── DOCUMENT SEGMENT

NU-LiteNet: Mobile Landmark Recognition using Convolutional Neural Networks
The growth of high-performance mobile devices has resulted in more research into on-device image recognition. The research problems are the latency and accuracy of automatic recognition, which remain obstacles to its real-world usage. Although the recently developed deep neural networks can achieve accuracy comparable to that of a human user, some of them still lack the necessary latency. This paper describes the development of the architecture of a new convolutional neural network model, NU-LiteNet. For this, SqueezeNet was developed to reduce the model size to a degree suitable for smartphones. The model size of NU-LiteNet is therefore 2.6 times smaller than that of SqueezeNet. The recognition accuracy of NU-LiteNet also compared favorably with other recently developed deep neural networks, when experiments were conducted on two standard landmark databases.
Landmark recognition is an important feature for tourists who visit important places. A tourist can use a smartphone that installs a landmark-recognition application for retrieval of information about a place, such as the names of landmarks, the history, events that are currently taking place, and opening times of shows. This process involves taking a picture of a landmark and letting the application software retrieve the relevant information. This effective mobile interface has created new trends for the tourist industry, mobile shopping, and other e-commerce applications.
In the past, landmark recognition [1, 2, 3, 4, 5] utilized the capability of computers. These computing devices can cope with the large size of databases and the computational complexity, with sufficient resources to operate the application. However, the major problems are the accuracy of recognition and the long processing time when the applications are running on other mobile devices. These may be because of the utilization of recognition methods such as the scale invariant feature transform (SIFT), scalable vocabulary tree (SVT), and geometric verification (GV). Some of these methods have been studied extensively in the past because of their exceptional performance. However, their high accuracy results in long processing times.
The application of machine learning models for landmark recognition has encountered various problems in practice. Landmark recognition needs a large amount of training with a dataset to obtain an effective machine learning model. This model is then utilized by the recognition program. The size of the model obtained is usually great, and thus requires a long time for processing. The image processing and recognition are therefore usually done on the server computer. The picture is taken by the smartphone users and sent to the server for recognition, after which the result is sent to the smartphone. Moreover, the smartphone has to be connected to the internet to perform the recognition function; it cannot be performed in off-line mode. To solve this problem, the application needs to embed the machine leaning model into the smartphone and perform on-device recognition. However, this large model cannot fit into the smartphone because of the latter’s limited memory space, and so its size has to be reduced. One method for doing so is the application of a convolutional neural network (CNN). This has been recently studied with a view to extending the CPU and GPU modules to achieve high-performance image recognition.
CNN has received much attention for image recognition, object detection, and image description. For the ImageNet Large Scale Visual Recognition Challenge (ILSVRC), new models have been developed, and are more effective than the previous models. Such models are AlexNet , GoogLeNet , VGG , and ResNet , which were the winners in 2012–2015. These competitions have stimulated progress in the development of research on image recognition, and the CNN models are the most effective examples of machine learning at present.

────
── RECORDS SUPPLIED

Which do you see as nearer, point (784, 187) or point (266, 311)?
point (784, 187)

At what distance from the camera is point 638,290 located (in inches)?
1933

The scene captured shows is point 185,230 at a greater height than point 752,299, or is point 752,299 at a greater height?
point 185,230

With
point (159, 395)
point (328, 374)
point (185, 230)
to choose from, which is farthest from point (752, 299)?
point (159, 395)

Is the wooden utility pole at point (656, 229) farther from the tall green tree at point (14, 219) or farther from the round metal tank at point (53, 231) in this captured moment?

────
── RECORDS SUPPLIED

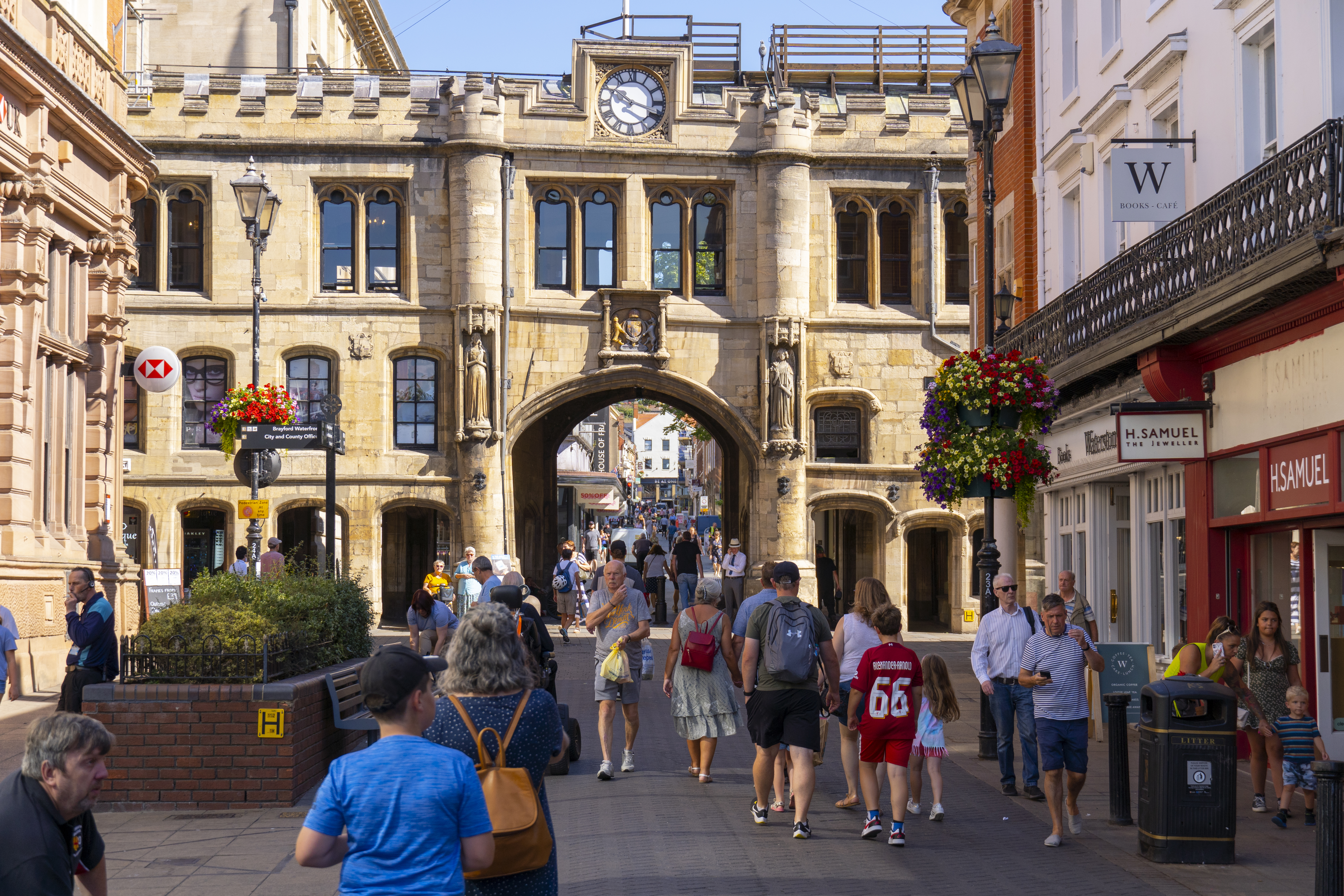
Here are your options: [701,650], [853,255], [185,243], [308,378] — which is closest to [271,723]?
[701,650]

────

EXERCISE REQUIREMENTS: Translate into French this sentence from the text on mobile landmark recognition: "Moreover, the smartphone has to be connected to the internet to perform the recognition function; it cannot be performed in off-line mode."

RESULT OF THIS EXERCISE: De plus, le smartphone doit être connecté à Internet pour exécuter la fonction de reconnaissance ; celle-ci ne peut pas être exécutée en mode hors ligne.